What happens when we look at a portrait and the only thing we know about the person is that they committed a crime?
When we admire someone, we love to look at their portraits to imagine how it felt to be inside their minds. Think of all the powerful portraits of famous writers and artists who lived in a time when people didn’t take pictures of everything every five seconds. With the few portraits of them we have available, we have to imagine their temperament, gestures, and internal lives. But what about equally fascinating people who aren't that famous? What happens when we look at a portrait and the only thing we know about the person is that they committed a crime? Do faces reveal who we are? Or do they hide our true selves like masks?
There's a positive and a negative side to our love of portraits. In 1857, New York’s police force hired Thomas Byrnes to take pictures of several dangerous criminals. Then, he decided to take pictures of suspects instead of known criminals. He used those images to identify “potential lawbreakers” before any crime was committed. This is an example of the dangerous sides of portraits, how they’re used and for what purpose. Who looks like a criminal? And who gets to decide what criminals are supposed to look like? Does “evil” have a face? Does that face smile?
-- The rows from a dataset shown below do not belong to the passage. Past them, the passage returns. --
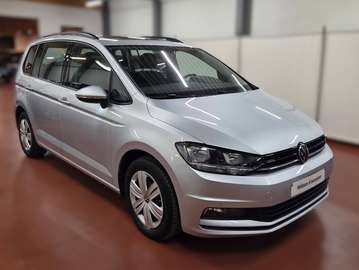 1.5 TSi - Euro 6d = BXL 2035 - TOIT PANO - 7 PLACES - NAVI - CarPLAY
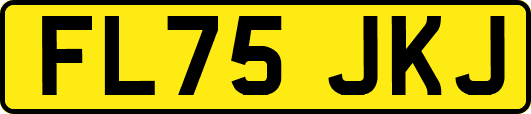 FL75JKJ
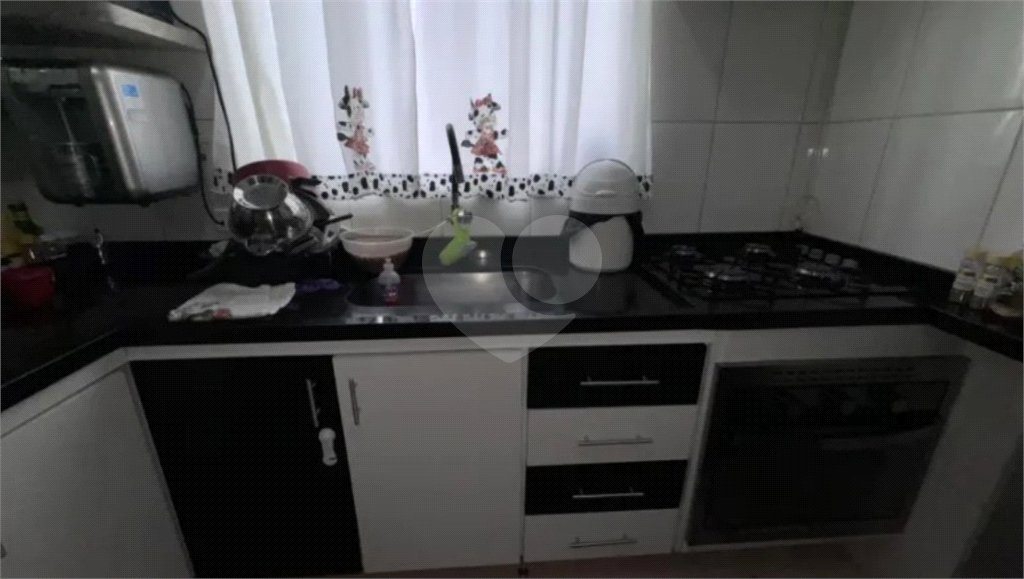 Sobrado à venda com 2 quartos em Limão, São Paulo, SP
Bert Martin has the most intriguing mugshot and story behind it. He was a cowboy who was arrested for stealing horses. Months after his arrest, his cellmate in a Nebraska prison revealed that Bert was actually a woman named Lena. After that, his sentence of two years was reduced, when the Governor of Nebraska called him “a sexual monstrosity, unfit for association with men or women even in a penal institution.” Can we imagine his thoughts and inner life when we look at his mug shot? Can we understand why he smiled?
Among the mugshots, there are a few characters that showed their feelings more clearly. Like Minnie Bradley, who was arrested on December 13, 1902 for larceny and refused to look at the camera when take mug shot was taken. Or Goldie Williams, who crossed her arms as a form of protest after she was arrested for vagrancy on January 29, 1898. It’s not hard to imagine why these women had such contempt for the police, and why it would be even fun or amusing for them to show it in such a straight-forward way. But we’re still left wondering who they really were and what they truly felt.
Around the same time when Minnie and Goldie decided to show their contempt for the police, Frank Dinsmore, a double murderer, was getting this intriguing mugshot taken in Odessa, Nebraska. Dinsmore killed his wife Lillian in the kitchen and Fred Laue, the owner of the house, in his bedroom. Lillian’s brothers and Fred Laue’s wife accused Dinsmore of having hypnotic powers and using them against Lillian and Mrs. Laue. When we look at his mugshot, can you see any “hypnotic powers”? Or do you find the accusations silly and superstitious?
It’s easy to create caricatures of evil instead of considering the context of individual people. The record of their faces has to be enough for us to imagine their thoughts and motivations. Luckily, as if they knew that they would be remembered by that alone, they offered the most compelling expressions and small rebellions when their pictures were taken.